RNA-Seq measures gene expression by counting sequence reads belonging to unique cDNA fragments. Molecular barcodes commonly in the form of random nucleotides were recently introduced to improve gene expression measures by detecting amplification duplicates, but are susceptible to errors generated during PCR and sequencing. This results in false positive counts, leading to inaccurate transcriptome quantification especially at low input and single-cell RNA amounts where the total number of molecules present is minuscule.
To address this issue, Stanford University researchers demonstrated the systematic identification of molecular species using transposable error-correcting barcodes that are exponentially expanded to tens of billions of unique labels.

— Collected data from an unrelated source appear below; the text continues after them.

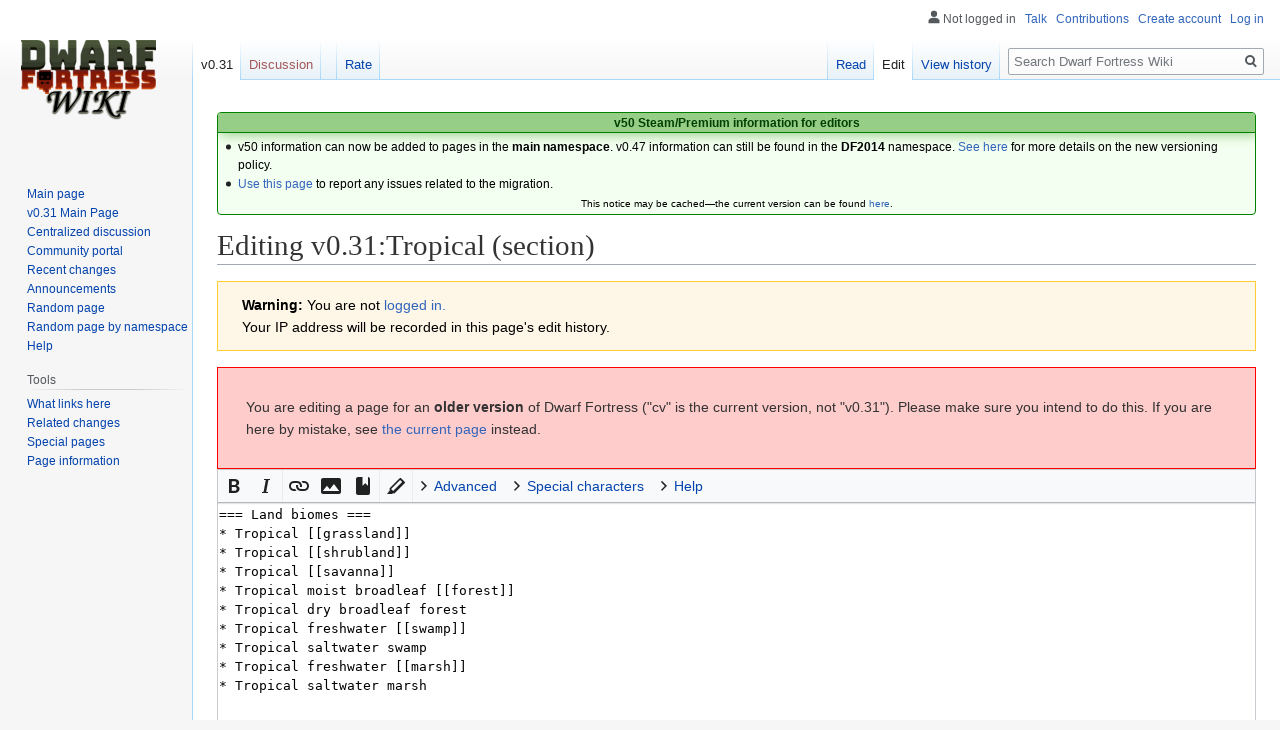

--- FILE ---
content_type: text/css; charset=utf-8
request_url: http://dwarffortresswiki.org/load.php?lang=en&modules=ext.wikiEditor.styles&only=styles&skin=vector
body_size: 244
content:
.client-js .editButtons .editHelp{display:none}form#editform{margin:0;padding:0}#wpTextbox1{line-height:1.5em;resize:vertical}.wikiEditor-ui-toolbar{display:none}.client-js #editform:before,.client-js #editform:after{content:' ';display:table}.client-js .mw-editform > #wpTextbox1{margin-top:33px}
/* Cached 20260118081303 */

--- FILE ---
content_type: text/plain
request_url: https://www.google-analytics.com/j/collect?v=1&_v=j102&aip=1&a=682384148&t=pageview&_s=1&dl=http%3A%2F%2Fdwarffortresswiki.org%2Findex.php%3Ftitle%3Dv0.31%3ATropical%26action%3Dedit%26section%3D2&ul=en-us%40posix&dt=Editing%20v0.31%3ATropical%20(section)%20-%20Dwarf%20Fortress%20Wiki&sr=1280x720&vp=1280x720&_u=YEBAAEABAAAAACAAI~&jid=1164995562&gjid=218842306&cid=833298344.1768724002&tid=UA-10511256-2&_gid=283841467.1768724002&_r=1&_slc=1&z=193404874
body_size: -286
content:
2,cG-8KLGKQS7BF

The researchers experimentally showed random-mer molecular barcodes suffer from substantial and persistent errors that are difficult to resolve. To assess their method’s performance, they applied it to the analysis of known reference RNA standards. By including an inline random-mer molecular barcode, they systematically characterized the presence of sequence errors in random-mer molecular barcodes. They observed that such errors are extensive and become more dominant at low input amounts.

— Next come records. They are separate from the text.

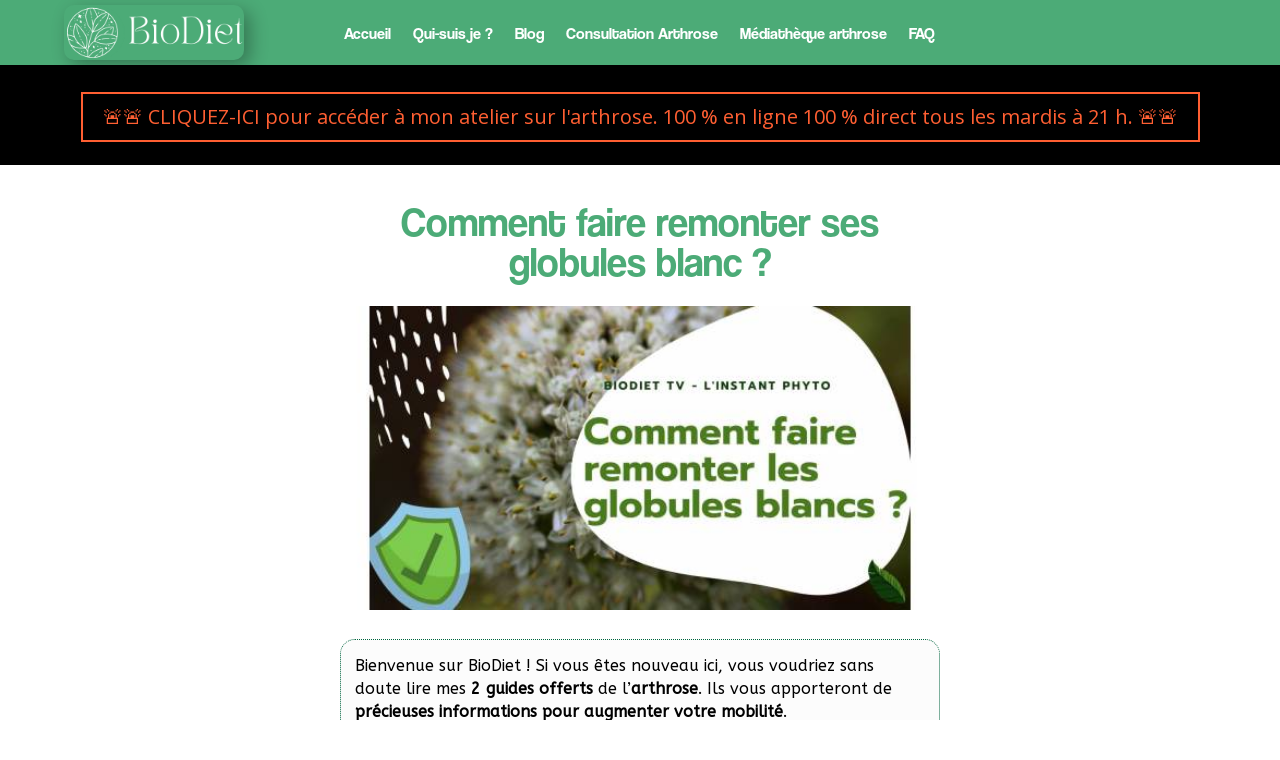

--- FILE ---
content_type: text/css
request_url: https://www.biodiet.eu/wp-content/et-cache/221/et-core-unified-tb-68-tb-138-tb-105-deferred-221.min.css?ver=1764947734
body_size: 717
content:
@font-face{font-family:"Coolvetica";font-display:swap;src:url("https://www.biodiet.eu/wp-content/uploads/et-fonts/coolvetica-rg.otf") format("opentype")}@font-face{font-family:"Coolvetica";font-display:swap;src:url("https://www.biodiet.eu/wp-content/uploads/et-fonts/coolvetica-rg.otf") format("opentype")}@font-face{font-family:"Coolvetica condensed";font-display:swap;src:url("https://www.biodiet.eu/wp-content/uploads/et-fonts/coolvetica-condensed-rg.otf") format("opentype")}@font-face{font-family:"Coolvetica";font-display:swap;src:url("https://www.biodiet.eu/wp-content/uploads/et-fonts/coolvetica-rg.otf") format("opentype")}@font-face{font-family:"Coolvetica condensed";font-display:swap;src:url("https://www.biodiet.eu/wp-content/uploads/et-fonts/coolvetica-condensed-rg.otf") format("opentype")}.et_pb_section_0_tb_footer.et_pb_section{padding-top:3vh;padding-bottom:3vh;background-color:#303030!important}.et_pb_text_0_tb_footer.et_pb_text,.et_pb_text_1_tb_footer.et_pb_text{color:#FFFFFF!important}.et_pb_text_1_tb_footer,.et_pb_text_0_tb_footer{line-height:1.4em;font-family:'ABeeZee',Helvetica,Arial,Lucida,sans-serif;font-size:16px;line-height:1.4em;margin-top:0vh!important;margin-bottom:0vh!important}.et_pb_text_0_tb_footer h1,.et_pb_text_1_tb_footer h1{font-family:'Coolvetica',Helvetica,Arial,Lucida,sans-serif;font-size:40px;color:#4cab77!important;line-height:1.2em}.et_pb_text_1_tb_footer h2,.et_pb_text_0_tb_footer h2{font-family:'Coolvetica',Helvetica,Arial,Lucida,sans-serif;font-size:30px;color:#FFFFFF!important;line-height:1.2em}.et_pb_text_0_tb_footer h3,.et_pb_text_1_tb_footer h3{font-family:'Coolvetica condensed',Helvetica,Arial,Lucida,sans-serif;text-transform:uppercase;font-size:25px;color:#4cab77!important;letter-spacing:1px;line-height:1.2em}.et_pb_image_0_tb_footer{width:30vh;text-align:right;margin-right:0}body #page-container .et_pb_section .et_pb_button_0_tb_footer{color:#4cab77!important;border-width:2px!important;border-color:#4cab77;border-radius:68px;letter-spacing:0px;font-size:21px;background-color:#ff5f32}body #page-container .et_pb_section .et_pb_button_0_tb_footer:after{font-size:1.6em}body.et_button_custom_icon #page-container .et_pb_button_0_tb_footer:after{font-size:21px}.et_pb_button_0_tb_footer,.et_pb_button_0_tb_footer:after{transition:all 300ms ease 0ms}.et_pb_text_2_tb_footer h1{text-align:center}.et_pb_row_1_tb_footer.et_pb_row{margin-left:auto!important;margin-right:auto!important}@media only screen and (max-width:980px){.et_pb_image_0_tb_footer .et_pb_image_wrap img{width:auto}body #page-container .et_pb_section .et_pb_button_0_tb_footer:after{display:inline-block;opacity:0}body #page-container .et_pb_section .et_pb_button_0_tb_footer:hover:after{opacity:1}}@media only screen and (max-width:767px){.et_pb_image_0_tb_footer .et_pb_image_wrap img{width:auto}body #page-container .et_pb_section .et_pb_button_0_tb_footer:after{display:inline-block;opacity:0}body #page-container .et_pb_section .et_pb_button_0_tb_footer:hover:after{opacity:1}}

Overview of EXB-based molecular barcoding
a Structure of the EXB adapter. The adapter consists of a paired-end Y-adapter structure followed by a 6 bp random nucleotide sequence and three rationally designed 6 bp barcode subunits separated by distinct scaffold sequences. The 6 bp barcode subunits are random combinations of 64 possible sequences as output from the linear generator matrix as shown. The Tn5 transposase recognition sequence at the end of the adapter allows for the generation of sequencing libraries via in vitro Tn5 transposition. b Edit (substitution) distance metrics for all possible 6 bp barcode pairs. Over 93% of pairwise comparisons between barcodes have an edit distance greater than 4. c Schematic of in vitro transposition of EXBs. Tn5 transposase loaded with EXB adapters are incubated with double stranded cDNA. A gap-fill repair reaction then generates paired-end EXB sequencing libraries. After PCR, EXBs are read as inline barcodes, after which the insert sequence is read. d Single-end abundance of EXBs. Single-ended EXB identities were measured by pooling one million reads of each library
These researchers describe the first study to use transposable molecular barcodes and its use for studying random-mer molecular barcode errors. Extensive errors found in random-mer molecular barcodes may warrant.